In the era of targeted therapy, the association between lung adenocarcinoma patient survival and malignant pleural effusions (MPEs) remains unclear. This study investigated the clinical characteristics, survival and epidermal growth factor receptor (EGFR) gene ( EGFR ) mutation status of lung adenocarcinoma patients with MPE. From June 2005 to December 2010, consecutive pleural effusions were collected prospectively. Patient clinical characteristics, EGFR mutation status, and overall survival were analysed. We collected MPEs from 448 patients in stage IV lung adenocarcinoma at initial diagnosis. Median overall survival for patients with MPEs at initial diagnosis and following disease progression were 14.3 months and 21.4 months, respectively (p=0.001).
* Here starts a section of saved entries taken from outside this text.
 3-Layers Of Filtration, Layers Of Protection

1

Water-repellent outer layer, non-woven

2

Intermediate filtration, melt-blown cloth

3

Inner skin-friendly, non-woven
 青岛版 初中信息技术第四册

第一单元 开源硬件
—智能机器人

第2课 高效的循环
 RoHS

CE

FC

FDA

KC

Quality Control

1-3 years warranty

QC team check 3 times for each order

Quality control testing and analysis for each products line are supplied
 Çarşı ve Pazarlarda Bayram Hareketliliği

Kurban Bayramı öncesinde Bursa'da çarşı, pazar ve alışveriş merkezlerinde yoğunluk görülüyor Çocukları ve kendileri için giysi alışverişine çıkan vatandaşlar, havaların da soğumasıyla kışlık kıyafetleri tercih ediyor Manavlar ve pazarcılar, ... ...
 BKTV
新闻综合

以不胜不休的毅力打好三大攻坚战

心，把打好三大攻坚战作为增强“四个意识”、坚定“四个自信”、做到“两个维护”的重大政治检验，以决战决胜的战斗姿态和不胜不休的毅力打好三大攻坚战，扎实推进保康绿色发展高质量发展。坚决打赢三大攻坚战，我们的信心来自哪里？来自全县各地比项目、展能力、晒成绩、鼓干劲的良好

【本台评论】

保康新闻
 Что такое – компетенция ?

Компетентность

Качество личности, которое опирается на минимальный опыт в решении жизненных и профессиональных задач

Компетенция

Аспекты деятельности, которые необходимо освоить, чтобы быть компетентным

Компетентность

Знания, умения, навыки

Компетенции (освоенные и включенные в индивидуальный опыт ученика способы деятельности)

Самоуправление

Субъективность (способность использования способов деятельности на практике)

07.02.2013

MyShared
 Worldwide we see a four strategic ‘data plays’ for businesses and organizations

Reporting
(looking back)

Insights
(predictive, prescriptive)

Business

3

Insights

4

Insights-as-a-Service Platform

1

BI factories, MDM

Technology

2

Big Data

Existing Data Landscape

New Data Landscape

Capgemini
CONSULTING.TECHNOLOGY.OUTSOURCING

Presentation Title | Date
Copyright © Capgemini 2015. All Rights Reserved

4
There were 296 (66.1%) patients harbouring EGFR mutations, the mutation rates among patients with an MPE at initial diagnosis and one following disease progression were 68.2% and 56.6%, respectively (p=0.044); the L858R mutation rate was also higher among the former (32.6% versus 18.1%; p=0.009). Multivariate analysis revealed that patients who: developed MPEs following disease progression, harboured EGFR mutations, and received EGFR-tyrosine kinase inhibitor therapy, had longer overall survival. Patients in stage IV lung adenocarcinoma with MPEs at initial diagnosis have shorter overall survival and higher EGFR mutation rate, especially for L858R, than patients who develop MPEs following disease progression.